The investment cost $188 million and earned $1.4 billion when the fund cashed out most of these bets. The fund used the proceeds to make the Netflix investment.

Although the return was substantial — at a 7.4 multiple of capital — it wasn’t as spectacular as two prior derivatives plays, as he laid out in the annual meeting. Pershing Square bought CDS (credit default swaps) on bond insurers, primarily MBIA, between 2005 and 2009, earning a 18.5 multiple of capital and $1.2 billion in proceeds.

Then his 2020 Covid-19 bet using Index CDS in investment grade and high-yield bonds made a stunning 96.3 multiple and $2.6 billion in total.

Last year’s biggest loser was the Tontine SPAC, which caused 6.4 percentage points of gross losses. Last January the stock soared as high as $35 per share during the SPAC frenzy. But after the Securities and Exchange nixed the firm’s plans to take a stake in Universal during a partial spinoff from French conglomerate Vivendi, Tontine fell back to around its IPO price of $20, where it remains. (Ackman’s hedge fund made the investment in Universal instead.)

Since then, Ackman has been looking for another merger partner, but so far hasn’t sealed a deal. Tontine is now fending off a lawsuit filed by two securities law professors who argue that the SPAC falls under the Investment Company Act of 1940 because it is holding government securities while searching for a merger partner.

Ackman did not mention the lawsuit in the meeting. Instead, he noted the “disruption and the volatility in the IPO market really positions us well. We are working on a couple of interesting things.”
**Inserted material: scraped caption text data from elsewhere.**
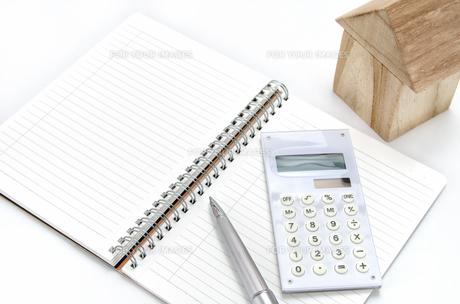 積み木の家と電卓とノートの素材 [FYI00386466]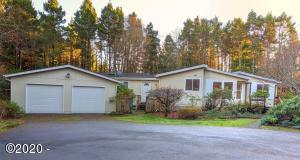407 SE 127th Pl, South Beach, OR 97366 - Front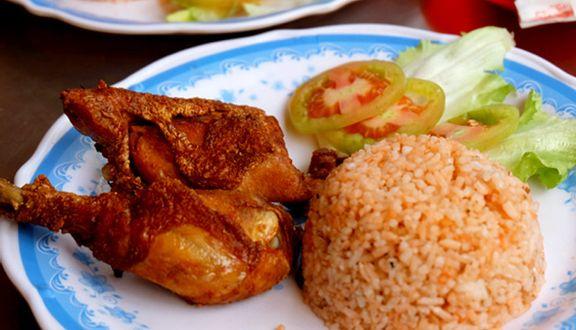 Cơm Gà Hồng Nam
He added, “The SPAC market is really in disarray…so we can give certainty to a counterparty that no other can do.” Ackman noted that many SPAC deals that have been consummated are below their deal prices and that “we remain disciplined on both business quality and valuation.”

If the SPAC can’t find a deal by July, when its two-year period is up, Ackman plans to return investors’ capital “and will use SPARC as our go forward.” Tontine’s investors will receive one SPAR per share of common stock and two SPARs per outstanding distributable redeemable warrant.

“We think is a much better version of a SPAC,” he said. In a SPARC, investors won’t have to put up capital ahead of a deal announcement. Of course all this assumes the SEC will approve the SPARC.

Ackman expects the SEC to file a revised rule within weeks. The deadline for its decision is May 8.